## List of tasks
1 > According to the poker variance passage, what is the approximate standard deviation per tournament for a serious player in a single table tournament with a 50-30-20 prize structure?
2 > In the poker variance passage, duplicate everything from "That said, people" down to "for $100$ big blinds.".
3 > Write the next part of the poker variance passage, picking up right after its final sentence.

## Source excerpt
↓

That said, people have a lot of hands, and they use normal approximations ignoring the difficulties. The standard deviation is estimated by tracking software, and it is usually about $17$ big bets ($34$ big blinds) per $100$ hands for serious players in shorthanded online limit hold'em games. Standard deviations for no limit hold'em are more sensitive to playing style and the size of the minimum and maximum buy-ins allowed, but a value of $90$ big blinds per $100$ hands may be typical for some players who buy in for $100$ big blinds. 

Tournament play: There are some single table tournaments with at most $10$ places, and a maximum prize which is only a few times the buy-in. There are some multitable tournaments which can have thousands or tens of thousands of players, with a significant percentage of the prize pool awarded to the top $3$ places. 
Single table tournaments (STTs) run more often, and it is much easier to estimate win rates and variance for these tournaments. For a $50-30-20$ prize structure, the standard deviation per tournament is about $1.5$ buy-ins for a serious player. This is not particularly sensitive to playing style or win rate. Some STT players complete over $20$ tournaments per hour, so there is a lot of data on some players, enough that some players know their returns on investment (ROIs) within a percent or two. Normal approximations seem appropriate, and everyone uses them.

↑

## Records provided
↓

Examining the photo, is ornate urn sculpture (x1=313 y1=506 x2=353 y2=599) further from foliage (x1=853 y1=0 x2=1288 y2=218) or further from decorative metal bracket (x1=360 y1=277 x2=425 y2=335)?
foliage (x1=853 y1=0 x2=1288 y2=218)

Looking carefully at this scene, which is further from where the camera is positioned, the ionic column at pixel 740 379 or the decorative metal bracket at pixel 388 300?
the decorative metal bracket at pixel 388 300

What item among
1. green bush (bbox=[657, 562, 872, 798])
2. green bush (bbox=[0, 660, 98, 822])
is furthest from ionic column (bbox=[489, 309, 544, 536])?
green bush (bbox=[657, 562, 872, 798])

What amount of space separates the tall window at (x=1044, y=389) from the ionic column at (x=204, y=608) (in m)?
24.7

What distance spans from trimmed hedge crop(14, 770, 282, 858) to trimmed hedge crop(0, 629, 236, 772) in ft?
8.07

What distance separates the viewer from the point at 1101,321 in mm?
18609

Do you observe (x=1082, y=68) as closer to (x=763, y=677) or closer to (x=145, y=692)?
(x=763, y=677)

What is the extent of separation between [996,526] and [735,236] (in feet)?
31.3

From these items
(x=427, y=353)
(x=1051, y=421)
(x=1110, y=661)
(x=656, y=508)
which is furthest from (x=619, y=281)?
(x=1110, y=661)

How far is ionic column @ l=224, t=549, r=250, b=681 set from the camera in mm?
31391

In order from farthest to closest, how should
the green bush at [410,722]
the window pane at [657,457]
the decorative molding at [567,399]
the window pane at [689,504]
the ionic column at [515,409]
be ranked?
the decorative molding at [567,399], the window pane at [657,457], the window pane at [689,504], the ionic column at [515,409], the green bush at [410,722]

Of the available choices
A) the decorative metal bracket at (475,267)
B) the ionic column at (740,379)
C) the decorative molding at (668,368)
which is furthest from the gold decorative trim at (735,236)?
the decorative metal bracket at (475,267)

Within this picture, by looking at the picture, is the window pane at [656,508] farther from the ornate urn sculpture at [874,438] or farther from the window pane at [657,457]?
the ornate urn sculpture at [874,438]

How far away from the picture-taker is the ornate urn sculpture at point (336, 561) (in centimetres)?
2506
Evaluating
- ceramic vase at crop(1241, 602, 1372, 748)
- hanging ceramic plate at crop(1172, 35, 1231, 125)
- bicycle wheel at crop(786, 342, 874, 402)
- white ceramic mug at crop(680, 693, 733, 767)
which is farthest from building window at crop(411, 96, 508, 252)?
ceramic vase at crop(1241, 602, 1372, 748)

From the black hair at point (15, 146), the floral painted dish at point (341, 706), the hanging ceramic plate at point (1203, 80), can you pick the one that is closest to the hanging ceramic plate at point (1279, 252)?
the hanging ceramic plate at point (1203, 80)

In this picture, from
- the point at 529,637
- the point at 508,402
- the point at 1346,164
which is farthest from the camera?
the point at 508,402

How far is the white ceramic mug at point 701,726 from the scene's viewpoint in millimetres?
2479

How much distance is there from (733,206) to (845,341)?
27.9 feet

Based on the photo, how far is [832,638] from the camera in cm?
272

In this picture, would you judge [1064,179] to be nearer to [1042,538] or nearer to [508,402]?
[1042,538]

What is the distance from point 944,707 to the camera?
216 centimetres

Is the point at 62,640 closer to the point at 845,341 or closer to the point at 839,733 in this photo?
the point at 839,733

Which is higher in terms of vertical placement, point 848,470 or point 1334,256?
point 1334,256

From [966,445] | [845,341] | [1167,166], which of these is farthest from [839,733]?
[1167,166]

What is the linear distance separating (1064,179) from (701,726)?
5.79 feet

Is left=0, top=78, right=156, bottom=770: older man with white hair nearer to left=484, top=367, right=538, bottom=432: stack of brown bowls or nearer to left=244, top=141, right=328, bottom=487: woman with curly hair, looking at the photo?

↑

## The answers
1 > About 1.5 buy-ins per tournament.

2 >
That said, people have a lot of hands, and they use normal approximations ignoring the difficulties. The standard deviation is estimated by tracking software, and it is usually about $17$ big bets ($34$ big blinds) per $100$ hands for serious players in shorthanded online limit hold'em games. Standard deviations for no limit hold'em are more sensitive to playing style and the size of the minimum and maximum buy-ins allowed, but a value of $90$ big blinds per $100$ hands may be typical for some players who buy in for $100$ big blinds.

3 >
A significant proportion of the luck in no limit tournaments occurs after players get all-in, when all hands are exposed and the remaining community cards are dealt to determine the winner. Personal tracking programs use variance reduction on these hands in single table tournaments. They use tournament equity models such as the ICM to make an unbiased estimate of luck which they subtract from the player's results. This reduces roughly half of the variance away, and perhaps $70\%$ of the variance in "super turbos." Instead of requiring about $1000$ tournaments to get a $95\%$ confidence interval of $\pm 10\%$ ROI, it only takes $300$ to $500$ STTs.
Multitable tournaments (MTTs) are much more difficult to analyze. They have different numbers of entrants and difference prize structures from each other, there are more rule variations such as rebuys and add-ons, and there is less data. It is known that the standard deviation increases with the size of the tournament and is much more sensitive to the playing style of each player. It is very hard to get an accurate estimate on win rates from results alone, since an important question is how well the player performs near or at the final table, and the overwhelming majority of tournaments where the player is knocked out early provide little information about this.
There are some unscheduled MTTs of fixed sizes which start when they are full. These behave more like STTs. For example, $180$ player tournaments often run on one major site. The standard deviation is about $5$ buy-ins per tournament for a player who finishes in all places with equal probability, but some winning players have standard deviations of about $6-9$ buy-ins per tournament.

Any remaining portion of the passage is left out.